------ THE INPUT

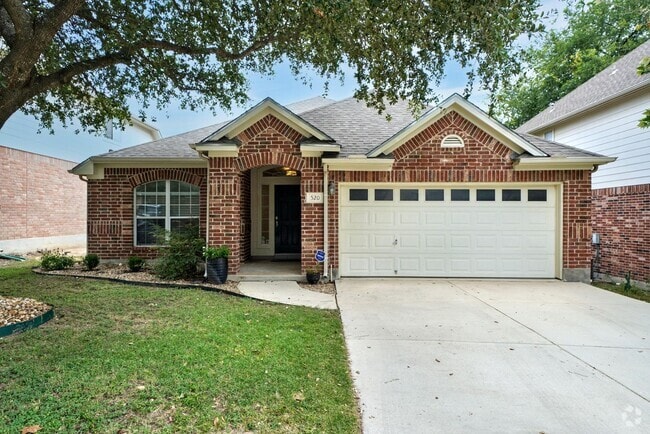 Building Photo - Stunning  Home in the Highly Sought-After ...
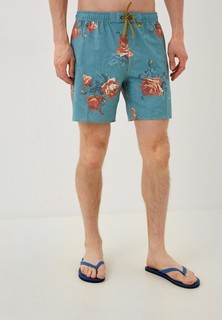 Шорты для плавания Billabong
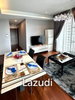 listing thumbnail image 4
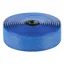 Lizard Skin DSP Bar Tape V2 3.2mm - Cobalt Blue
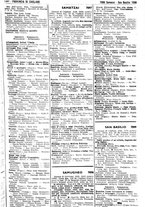 giornale/CFI0445708/1939/v.2/00001933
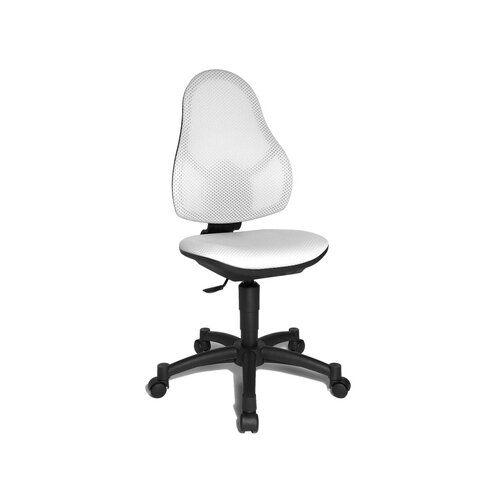 TOPSTAR Kinderdrehstuhl Sitness Kid 30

------------

Make an exact copy of the records above, with the pictures left out.

(ANSWER SPACE):
 Building Photo - Stunning  Home in the Highly Sought-After ...
 Шорты для плавания Billabong
 listing thumbnail image 4
 Lizard Skin DSP Bar Tape V2 3.2mm - Cobalt Blue
 giornale/CFI0445708/1939/v.2/00001933
 TOPSTAR Kinderdrehstuhl Sitness Kid 30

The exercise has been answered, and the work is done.